- **Problem details**: Wherever the string "Wellington" shows up in the material below, copy that line.

----

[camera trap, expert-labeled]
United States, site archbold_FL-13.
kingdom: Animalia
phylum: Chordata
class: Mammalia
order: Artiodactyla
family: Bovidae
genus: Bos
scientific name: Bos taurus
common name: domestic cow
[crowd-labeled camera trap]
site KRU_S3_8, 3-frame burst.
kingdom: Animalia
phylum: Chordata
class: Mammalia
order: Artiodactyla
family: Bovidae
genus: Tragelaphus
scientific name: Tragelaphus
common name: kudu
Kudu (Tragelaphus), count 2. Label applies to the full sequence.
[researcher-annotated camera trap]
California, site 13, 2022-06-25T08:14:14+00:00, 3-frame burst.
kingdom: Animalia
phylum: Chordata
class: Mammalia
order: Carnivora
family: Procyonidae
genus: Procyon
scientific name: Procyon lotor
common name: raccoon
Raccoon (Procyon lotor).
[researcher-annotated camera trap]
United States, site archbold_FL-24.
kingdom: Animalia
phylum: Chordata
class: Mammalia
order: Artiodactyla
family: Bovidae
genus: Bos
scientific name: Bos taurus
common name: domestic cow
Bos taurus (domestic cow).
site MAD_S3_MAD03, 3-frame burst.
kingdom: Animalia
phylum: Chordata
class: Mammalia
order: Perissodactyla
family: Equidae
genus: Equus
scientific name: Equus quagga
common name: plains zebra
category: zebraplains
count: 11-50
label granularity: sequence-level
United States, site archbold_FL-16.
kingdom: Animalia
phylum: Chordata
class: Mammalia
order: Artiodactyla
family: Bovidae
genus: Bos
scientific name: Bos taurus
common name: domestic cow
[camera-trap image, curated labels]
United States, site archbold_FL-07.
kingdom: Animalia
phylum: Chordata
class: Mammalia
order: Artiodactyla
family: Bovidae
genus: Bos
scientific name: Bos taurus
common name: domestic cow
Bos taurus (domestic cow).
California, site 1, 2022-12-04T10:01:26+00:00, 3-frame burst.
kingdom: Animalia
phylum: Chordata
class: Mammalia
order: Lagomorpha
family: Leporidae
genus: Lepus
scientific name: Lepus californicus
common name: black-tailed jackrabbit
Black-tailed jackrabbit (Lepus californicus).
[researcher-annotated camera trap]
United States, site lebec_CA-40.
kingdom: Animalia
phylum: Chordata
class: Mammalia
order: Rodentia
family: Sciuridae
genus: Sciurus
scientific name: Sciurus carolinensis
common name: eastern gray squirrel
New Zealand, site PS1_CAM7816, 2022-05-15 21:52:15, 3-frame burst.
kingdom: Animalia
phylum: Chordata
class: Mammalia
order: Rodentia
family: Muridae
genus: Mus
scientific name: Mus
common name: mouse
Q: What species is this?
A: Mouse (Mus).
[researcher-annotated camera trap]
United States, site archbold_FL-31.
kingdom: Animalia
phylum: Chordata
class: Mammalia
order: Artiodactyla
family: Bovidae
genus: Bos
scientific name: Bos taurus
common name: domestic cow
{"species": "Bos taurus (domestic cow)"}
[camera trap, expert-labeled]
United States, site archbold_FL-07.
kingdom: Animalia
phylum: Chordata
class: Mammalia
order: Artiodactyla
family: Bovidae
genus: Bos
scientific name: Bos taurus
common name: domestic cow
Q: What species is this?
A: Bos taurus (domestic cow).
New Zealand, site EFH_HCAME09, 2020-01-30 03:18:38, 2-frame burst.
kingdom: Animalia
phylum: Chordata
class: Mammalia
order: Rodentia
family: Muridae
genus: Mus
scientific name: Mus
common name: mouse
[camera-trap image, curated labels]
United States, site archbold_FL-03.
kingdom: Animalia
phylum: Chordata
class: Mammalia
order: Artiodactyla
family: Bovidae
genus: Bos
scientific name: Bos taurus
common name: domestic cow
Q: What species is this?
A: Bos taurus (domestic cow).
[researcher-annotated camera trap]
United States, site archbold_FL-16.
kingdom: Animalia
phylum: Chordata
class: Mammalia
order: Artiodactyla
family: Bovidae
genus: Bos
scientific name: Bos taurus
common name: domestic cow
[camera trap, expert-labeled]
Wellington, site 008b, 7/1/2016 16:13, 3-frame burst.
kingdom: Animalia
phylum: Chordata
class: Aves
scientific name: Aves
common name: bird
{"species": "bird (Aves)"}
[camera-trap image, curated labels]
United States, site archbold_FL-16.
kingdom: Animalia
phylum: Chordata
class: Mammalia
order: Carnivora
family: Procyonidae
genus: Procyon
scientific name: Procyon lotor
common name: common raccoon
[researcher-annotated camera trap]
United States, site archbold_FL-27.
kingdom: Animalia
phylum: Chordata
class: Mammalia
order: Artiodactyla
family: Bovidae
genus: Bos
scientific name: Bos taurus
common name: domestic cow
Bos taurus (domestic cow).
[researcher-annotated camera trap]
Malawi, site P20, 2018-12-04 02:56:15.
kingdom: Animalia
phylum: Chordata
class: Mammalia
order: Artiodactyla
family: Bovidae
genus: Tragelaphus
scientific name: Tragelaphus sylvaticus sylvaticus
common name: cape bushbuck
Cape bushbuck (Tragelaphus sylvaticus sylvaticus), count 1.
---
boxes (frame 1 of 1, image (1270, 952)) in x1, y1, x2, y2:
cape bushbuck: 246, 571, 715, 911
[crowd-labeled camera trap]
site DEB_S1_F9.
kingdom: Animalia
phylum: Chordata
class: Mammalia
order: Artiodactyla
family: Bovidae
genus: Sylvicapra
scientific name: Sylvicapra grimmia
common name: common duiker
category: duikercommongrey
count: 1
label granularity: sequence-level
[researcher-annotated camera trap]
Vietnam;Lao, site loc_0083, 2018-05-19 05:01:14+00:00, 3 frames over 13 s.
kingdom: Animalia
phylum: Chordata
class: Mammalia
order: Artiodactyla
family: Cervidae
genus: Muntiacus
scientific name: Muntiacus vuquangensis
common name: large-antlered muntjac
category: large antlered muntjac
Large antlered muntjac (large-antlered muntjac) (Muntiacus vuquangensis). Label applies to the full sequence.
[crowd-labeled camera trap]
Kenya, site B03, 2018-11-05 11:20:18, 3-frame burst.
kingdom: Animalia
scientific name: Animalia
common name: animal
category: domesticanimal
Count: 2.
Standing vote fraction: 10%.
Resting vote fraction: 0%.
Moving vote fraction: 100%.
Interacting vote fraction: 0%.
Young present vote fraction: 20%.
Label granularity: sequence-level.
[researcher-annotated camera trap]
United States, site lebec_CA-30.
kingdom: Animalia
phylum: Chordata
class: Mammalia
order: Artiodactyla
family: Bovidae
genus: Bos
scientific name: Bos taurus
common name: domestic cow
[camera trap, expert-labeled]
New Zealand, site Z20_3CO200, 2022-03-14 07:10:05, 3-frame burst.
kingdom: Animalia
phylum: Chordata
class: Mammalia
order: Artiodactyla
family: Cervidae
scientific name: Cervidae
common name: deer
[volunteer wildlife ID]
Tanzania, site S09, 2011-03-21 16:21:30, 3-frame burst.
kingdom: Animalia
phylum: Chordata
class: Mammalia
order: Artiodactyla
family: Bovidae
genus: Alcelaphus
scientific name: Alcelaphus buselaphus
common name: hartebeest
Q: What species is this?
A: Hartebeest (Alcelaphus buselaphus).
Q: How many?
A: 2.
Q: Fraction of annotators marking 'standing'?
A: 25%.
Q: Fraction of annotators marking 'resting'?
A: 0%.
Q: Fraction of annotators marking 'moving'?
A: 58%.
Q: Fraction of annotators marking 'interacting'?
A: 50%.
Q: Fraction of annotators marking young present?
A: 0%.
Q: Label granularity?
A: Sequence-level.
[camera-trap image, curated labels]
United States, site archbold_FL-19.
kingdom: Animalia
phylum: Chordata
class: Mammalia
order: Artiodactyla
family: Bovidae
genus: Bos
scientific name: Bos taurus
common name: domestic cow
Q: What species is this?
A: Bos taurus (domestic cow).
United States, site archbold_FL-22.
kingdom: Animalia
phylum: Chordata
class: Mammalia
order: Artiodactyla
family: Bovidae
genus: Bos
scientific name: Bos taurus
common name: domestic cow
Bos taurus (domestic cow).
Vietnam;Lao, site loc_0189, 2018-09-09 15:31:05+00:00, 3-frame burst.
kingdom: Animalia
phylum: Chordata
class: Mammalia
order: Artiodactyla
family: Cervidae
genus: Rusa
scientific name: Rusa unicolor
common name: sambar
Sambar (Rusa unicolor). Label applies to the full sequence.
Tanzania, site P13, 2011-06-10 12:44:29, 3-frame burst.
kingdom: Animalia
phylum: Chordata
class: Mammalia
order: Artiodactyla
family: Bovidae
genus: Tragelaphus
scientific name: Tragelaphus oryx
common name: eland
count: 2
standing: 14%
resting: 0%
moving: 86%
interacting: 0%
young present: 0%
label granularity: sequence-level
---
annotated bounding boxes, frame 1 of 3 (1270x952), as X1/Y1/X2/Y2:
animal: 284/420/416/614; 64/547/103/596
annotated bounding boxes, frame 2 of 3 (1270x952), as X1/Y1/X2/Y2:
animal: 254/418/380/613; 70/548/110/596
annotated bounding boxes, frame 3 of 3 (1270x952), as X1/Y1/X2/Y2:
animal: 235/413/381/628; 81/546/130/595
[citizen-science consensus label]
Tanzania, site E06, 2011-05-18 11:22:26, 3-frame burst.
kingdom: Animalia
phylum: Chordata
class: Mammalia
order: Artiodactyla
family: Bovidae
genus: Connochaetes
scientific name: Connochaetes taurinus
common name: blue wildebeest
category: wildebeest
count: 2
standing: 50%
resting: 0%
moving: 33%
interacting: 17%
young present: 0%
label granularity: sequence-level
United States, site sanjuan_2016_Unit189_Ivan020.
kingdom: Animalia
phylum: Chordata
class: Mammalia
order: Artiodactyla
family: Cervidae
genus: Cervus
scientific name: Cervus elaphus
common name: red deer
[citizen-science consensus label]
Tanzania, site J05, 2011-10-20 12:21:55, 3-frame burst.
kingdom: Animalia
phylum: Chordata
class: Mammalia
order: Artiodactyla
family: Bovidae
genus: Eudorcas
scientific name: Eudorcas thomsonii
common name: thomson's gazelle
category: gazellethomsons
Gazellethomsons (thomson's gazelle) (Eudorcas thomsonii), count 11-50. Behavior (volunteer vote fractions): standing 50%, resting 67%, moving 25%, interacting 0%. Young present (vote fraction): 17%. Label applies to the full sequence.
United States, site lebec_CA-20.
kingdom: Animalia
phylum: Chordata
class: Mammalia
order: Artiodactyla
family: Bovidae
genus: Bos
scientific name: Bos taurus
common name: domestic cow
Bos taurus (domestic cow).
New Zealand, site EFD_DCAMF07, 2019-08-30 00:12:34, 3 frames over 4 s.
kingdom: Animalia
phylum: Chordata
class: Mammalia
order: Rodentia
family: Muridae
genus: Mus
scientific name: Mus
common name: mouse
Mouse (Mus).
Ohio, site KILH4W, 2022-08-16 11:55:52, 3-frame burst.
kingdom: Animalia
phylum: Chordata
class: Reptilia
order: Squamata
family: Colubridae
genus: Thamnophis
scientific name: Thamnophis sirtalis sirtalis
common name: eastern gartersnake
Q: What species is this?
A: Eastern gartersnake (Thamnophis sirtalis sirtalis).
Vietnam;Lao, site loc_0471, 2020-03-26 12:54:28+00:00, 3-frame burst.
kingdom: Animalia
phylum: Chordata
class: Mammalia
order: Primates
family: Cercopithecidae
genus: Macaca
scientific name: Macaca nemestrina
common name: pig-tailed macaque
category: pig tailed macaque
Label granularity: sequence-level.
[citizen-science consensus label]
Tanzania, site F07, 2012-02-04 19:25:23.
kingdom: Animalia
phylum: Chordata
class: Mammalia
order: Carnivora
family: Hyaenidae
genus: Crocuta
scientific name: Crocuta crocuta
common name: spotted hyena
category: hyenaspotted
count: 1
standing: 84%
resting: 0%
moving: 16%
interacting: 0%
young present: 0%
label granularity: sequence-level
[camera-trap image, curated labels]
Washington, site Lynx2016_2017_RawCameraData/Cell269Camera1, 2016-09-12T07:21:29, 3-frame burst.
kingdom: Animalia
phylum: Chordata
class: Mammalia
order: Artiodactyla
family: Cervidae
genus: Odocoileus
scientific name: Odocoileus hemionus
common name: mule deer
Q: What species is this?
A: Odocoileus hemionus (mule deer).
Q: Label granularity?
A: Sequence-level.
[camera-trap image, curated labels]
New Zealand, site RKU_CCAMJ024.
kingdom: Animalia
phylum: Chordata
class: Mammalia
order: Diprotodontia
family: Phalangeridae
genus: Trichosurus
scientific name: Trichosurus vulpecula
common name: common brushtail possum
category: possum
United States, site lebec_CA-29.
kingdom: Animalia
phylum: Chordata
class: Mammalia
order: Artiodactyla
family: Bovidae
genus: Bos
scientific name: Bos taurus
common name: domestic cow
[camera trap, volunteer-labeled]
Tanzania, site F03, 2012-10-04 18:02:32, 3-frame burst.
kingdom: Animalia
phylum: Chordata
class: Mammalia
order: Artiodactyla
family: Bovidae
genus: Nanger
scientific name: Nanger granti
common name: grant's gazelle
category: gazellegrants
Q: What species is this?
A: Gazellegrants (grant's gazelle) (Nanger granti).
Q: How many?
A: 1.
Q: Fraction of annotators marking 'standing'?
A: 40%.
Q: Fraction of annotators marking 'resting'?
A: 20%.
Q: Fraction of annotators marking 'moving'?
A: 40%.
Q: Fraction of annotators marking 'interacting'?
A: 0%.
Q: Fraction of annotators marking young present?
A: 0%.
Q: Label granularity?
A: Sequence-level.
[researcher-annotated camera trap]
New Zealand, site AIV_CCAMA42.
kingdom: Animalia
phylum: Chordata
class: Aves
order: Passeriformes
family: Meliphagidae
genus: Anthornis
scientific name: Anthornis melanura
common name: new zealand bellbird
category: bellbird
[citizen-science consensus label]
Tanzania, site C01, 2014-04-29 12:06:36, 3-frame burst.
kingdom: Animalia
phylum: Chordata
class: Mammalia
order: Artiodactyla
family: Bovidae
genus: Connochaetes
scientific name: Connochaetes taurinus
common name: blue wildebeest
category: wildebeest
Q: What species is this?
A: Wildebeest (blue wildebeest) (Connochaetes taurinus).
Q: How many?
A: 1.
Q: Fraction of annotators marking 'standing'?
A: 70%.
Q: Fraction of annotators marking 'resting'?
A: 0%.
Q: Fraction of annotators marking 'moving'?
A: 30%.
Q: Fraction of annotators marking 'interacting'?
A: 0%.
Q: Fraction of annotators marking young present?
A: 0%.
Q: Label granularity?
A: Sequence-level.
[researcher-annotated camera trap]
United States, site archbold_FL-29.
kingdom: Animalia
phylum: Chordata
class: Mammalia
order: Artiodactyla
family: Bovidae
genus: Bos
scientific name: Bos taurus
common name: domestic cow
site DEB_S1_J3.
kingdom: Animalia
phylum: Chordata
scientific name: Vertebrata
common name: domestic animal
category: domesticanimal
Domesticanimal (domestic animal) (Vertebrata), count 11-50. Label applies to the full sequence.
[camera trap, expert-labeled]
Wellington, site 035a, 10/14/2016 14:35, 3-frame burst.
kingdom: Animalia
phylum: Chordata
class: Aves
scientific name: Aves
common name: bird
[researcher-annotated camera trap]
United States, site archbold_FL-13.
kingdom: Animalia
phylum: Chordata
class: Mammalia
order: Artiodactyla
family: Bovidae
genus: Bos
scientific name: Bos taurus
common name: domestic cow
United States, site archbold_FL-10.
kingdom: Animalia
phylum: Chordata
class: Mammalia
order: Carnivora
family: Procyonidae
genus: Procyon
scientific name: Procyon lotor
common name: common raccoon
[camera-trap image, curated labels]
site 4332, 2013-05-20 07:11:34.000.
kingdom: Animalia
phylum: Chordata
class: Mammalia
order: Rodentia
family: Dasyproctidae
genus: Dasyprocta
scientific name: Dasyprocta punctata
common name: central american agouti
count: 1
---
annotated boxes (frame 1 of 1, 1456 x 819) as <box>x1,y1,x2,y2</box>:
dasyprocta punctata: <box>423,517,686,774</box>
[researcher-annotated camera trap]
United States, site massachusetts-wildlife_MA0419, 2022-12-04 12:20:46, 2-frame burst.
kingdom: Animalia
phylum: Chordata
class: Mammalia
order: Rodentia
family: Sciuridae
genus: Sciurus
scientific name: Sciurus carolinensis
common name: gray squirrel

----

- **Worked solution**:
Wellington, site 008b, 7/1/2016 16:13, 3-frame burst.
Wellington, site 035a, 10/14/2016 14:35, 3-frame burst.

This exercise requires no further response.